§ SOURCE:
BEGIN
Skip to contents

Simplify a network graph using shortest paths or node clustering methods.

Usage

simplify_network(
  graph_df,
  nodes,
  method = c("shortest-paths", "cluster"),
  directed = FALSE,
  cost.column = "cost",
  by = NULL,
  radius_km = list(nodes = 7, cluster = 20),
  ...
)

Arguments

graph_df

A data.frame with columns from and to representing the graph edges. For the cluster method, the graph must also have columns FX, FY, TX, TY representing node coordinates.

nodes

For method = "shortest-paths": either an atomic vector of node IDs, or a data.frame with columns from and to specifying origin-destination pairs. For method = "cluster": an atomic vector of node IDs to preserve. These nodes will be kept as cluster centroids, and nearby nodes (within radius_km$nodes) will be assigned to their clusters. Remaining nodes are clustered using leaderCluster.

method

Character string (default: "shortest-paths"). Method to use for simplification: "shortest-paths" computes shortest paths between nodes and keeps only traversed edges; "cluster" clusters nodes using the leaderCluster algorithm and contracts the graph.

directed

Logical (default: FALSE). Whether the graph is directed. For method = "shortest-paths": controls path computation direction. For method = "cluster": if TRUE, A->B and B->A remain as separate edges after contraction; if FALSE, edges are normalized so that from < to before grouping.

cost.column

Character string (default: "cost"). Name of the cost column in graph_df. Alternatively, a numeric vector of edge costs with length equal to nrow(graph_df). With method = "cluster", a numeric vector of node weights matching nodes_from_graph(graph_df) can be provided.

by

Link characteristics to preserve/not simplify across, passed as a one-sided formula or character vector of column names. Typically includes attributes like mode, type, or capacity. For method = "shortest-paths": paths are computed separately for each group defined by by, with edges not in the current group penalized (cost multiplied by 100) to compel mode-specific routes. For method = "cluster": edges are grouped by from, to, AND by columns, preventing consolidation across different modes/types.

radius_km

Named list with elements nodes (default: 7) and cluster (default: 20). Only used for method = "cluster". nodes: radius in kilometers around preserved nodes. Graph nodes within this radius will be assigned to the nearest preserved node's cluster. cluster: radius in kilometers for clustering remaining nodes using leaderCluster.
END
§ DIRECTIVE A: Pick out every line of the rows that contains the word "tire", treating uppercase and lowercase as different.
The rows below have no connection to the documentation above.

§ SUPPLIED RECORDS:
BEGIN
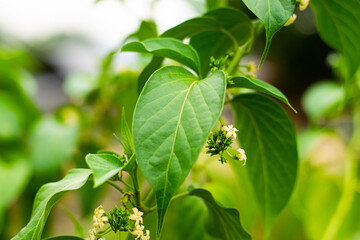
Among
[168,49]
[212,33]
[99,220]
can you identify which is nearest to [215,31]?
[212,33]

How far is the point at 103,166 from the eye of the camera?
9.2 inches

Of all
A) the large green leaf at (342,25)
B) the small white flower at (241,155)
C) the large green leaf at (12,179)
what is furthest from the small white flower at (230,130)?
the large green leaf at (12,179)

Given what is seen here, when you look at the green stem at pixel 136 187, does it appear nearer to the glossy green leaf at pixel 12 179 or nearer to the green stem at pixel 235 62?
the green stem at pixel 235 62

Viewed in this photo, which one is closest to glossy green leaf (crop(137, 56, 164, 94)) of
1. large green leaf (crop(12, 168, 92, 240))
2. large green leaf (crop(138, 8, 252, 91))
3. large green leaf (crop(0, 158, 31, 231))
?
large green leaf (crop(138, 8, 252, 91))

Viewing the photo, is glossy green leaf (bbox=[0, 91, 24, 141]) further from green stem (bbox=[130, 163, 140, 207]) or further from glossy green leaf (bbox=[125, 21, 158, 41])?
green stem (bbox=[130, 163, 140, 207])

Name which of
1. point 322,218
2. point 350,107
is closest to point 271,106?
point 322,218

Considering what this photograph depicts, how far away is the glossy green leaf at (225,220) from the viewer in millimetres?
292

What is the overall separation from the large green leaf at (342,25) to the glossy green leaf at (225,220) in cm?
22

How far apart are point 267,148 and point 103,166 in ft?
0.62

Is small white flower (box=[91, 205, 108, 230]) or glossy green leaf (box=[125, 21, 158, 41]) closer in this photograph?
small white flower (box=[91, 205, 108, 230])

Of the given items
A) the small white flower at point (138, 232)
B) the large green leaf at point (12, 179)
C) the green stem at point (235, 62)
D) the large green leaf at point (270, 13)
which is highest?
the large green leaf at point (270, 13)

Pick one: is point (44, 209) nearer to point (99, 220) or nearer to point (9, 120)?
point (99, 220)

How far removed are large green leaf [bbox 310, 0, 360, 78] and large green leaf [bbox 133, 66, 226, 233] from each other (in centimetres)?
19

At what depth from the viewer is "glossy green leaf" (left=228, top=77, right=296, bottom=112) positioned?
0.26 m
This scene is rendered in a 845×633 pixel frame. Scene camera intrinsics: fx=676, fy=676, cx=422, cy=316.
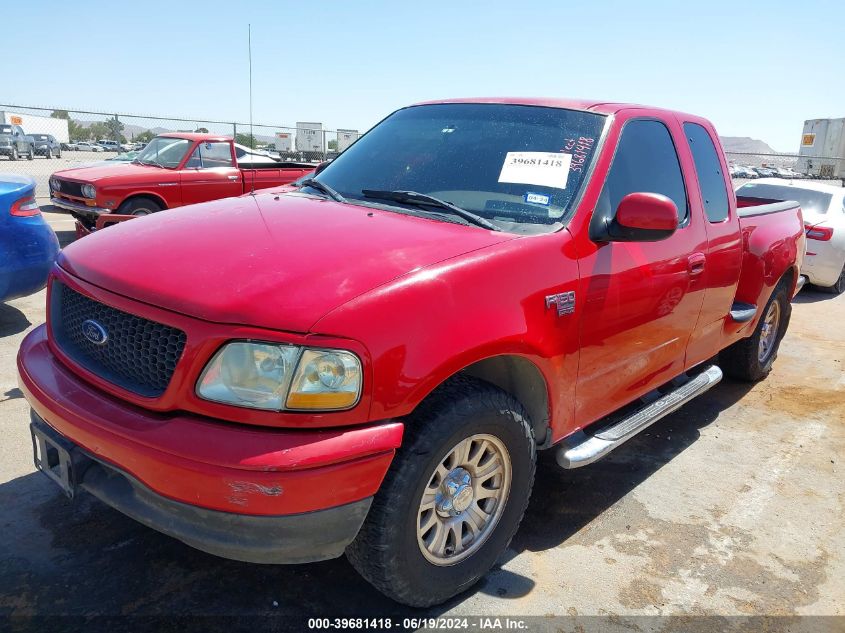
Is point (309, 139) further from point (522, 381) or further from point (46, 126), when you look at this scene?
point (46, 126)

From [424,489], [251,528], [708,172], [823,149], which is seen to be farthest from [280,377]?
[823,149]

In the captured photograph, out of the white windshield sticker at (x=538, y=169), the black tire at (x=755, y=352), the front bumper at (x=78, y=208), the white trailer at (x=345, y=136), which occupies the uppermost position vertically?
the white trailer at (x=345, y=136)

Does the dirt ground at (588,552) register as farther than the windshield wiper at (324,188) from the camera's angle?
No

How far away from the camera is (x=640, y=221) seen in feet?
9.32

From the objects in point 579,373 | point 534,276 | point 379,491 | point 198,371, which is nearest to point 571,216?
point 534,276

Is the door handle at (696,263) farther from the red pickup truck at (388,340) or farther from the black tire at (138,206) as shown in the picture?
the black tire at (138,206)

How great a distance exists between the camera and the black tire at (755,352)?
5188 millimetres

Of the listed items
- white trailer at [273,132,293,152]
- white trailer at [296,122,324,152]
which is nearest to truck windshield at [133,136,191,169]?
white trailer at [296,122,324,152]

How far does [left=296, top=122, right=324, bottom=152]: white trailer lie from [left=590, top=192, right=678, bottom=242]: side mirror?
19881 millimetres

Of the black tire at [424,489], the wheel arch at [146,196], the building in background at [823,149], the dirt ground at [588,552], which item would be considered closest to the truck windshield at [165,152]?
the wheel arch at [146,196]

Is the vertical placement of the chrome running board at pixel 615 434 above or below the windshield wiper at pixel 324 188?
below

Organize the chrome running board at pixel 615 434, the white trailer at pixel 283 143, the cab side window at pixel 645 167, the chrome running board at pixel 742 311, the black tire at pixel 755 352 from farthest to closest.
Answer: the white trailer at pixel 283 143
the black tire at pixel 755 352
the chrome running board at pixel 742 311
the cab side window at pixel 645 167
the chrome running board at pixel 615 434

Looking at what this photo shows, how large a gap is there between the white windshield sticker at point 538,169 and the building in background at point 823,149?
2632cm

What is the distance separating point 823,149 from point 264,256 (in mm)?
29194
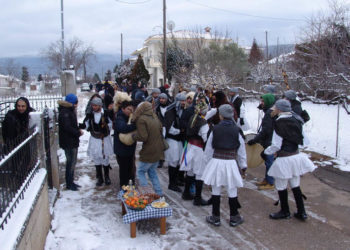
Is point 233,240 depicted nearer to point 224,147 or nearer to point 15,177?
point 224,147

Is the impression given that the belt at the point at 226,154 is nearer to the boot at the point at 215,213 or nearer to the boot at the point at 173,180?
Result: the boot at the point at 215,213

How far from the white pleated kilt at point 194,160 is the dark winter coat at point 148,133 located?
0.51 metres

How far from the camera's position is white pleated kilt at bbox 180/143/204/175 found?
5.53 m

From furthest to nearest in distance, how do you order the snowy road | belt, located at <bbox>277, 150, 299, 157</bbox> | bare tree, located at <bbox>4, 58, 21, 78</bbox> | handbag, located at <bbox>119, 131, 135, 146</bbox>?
1. bare tree, located at <bbox>4, 58, 21, 78</bbox>
2. handbag, located at <bbox>119, 131, 135, 146</bbox>
3. belt, located at <bbox>277, 150, 299, 157</bbox>
4. the snowy road

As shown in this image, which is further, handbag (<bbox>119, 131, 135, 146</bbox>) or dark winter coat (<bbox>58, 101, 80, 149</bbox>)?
dark winter coat (<bbox>58, 101, 80, 149</bbox>)

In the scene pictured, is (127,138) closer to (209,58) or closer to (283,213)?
(283,213)

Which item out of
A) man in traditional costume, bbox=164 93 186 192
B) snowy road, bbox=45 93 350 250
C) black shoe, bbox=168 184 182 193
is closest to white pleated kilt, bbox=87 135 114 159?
snowy road, bbox=45 93 350 250

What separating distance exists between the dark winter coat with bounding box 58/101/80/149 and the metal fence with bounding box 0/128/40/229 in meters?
1.35

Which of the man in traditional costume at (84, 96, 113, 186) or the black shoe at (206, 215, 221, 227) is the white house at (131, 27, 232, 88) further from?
the black shoe at (206, 215, 221, 227)

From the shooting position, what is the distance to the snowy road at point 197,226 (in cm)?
439

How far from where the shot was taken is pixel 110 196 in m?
6.09

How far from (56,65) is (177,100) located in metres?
49.0

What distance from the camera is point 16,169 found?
11.6 feet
END
§ DIRECTIVE B: According to the simplify_network documentation, why are edges outside the current group penalized when the shortest-paths method is used with the by argument?

§ CORRECT RESPONSE A:
In the captured photograph, out of the white windshield sticker at (x=538, y=169), the black tire at (x=755, y=352), the front bumper at (x=78, y=208), the white trailer at (x=345, y=136), which occupies the uppermost position vertically?
Is the door handle at (696,263) farther from the red pickup truck at (388,340) or farther from the black tire at (138,206) as shown in the picture?
the black tire at (138,206)
How great a distance exists between the camera and the black tire at (755,352)?
Of the black tire at [424,489], the wheel arch at [146,196], the building in background at [823,149], the dirt ground at [588,552], which item would be considered closest to the truck windshield at [165,152]?
Organize the chrome running board at pixel 615 434, the white trailer at pixel 283 143, the cab side window at pixel 645 167, the chrome running board at pixel 742 311, the black tire at pixel 755 352 from farthest to closest.
the black tire at pixel 755 352

§ CORRECT RESPONSE B: Edges that are not in the current group get their cost multiplied by 100. This compels the computed paths to follow mode-specific routes for each group defined by by.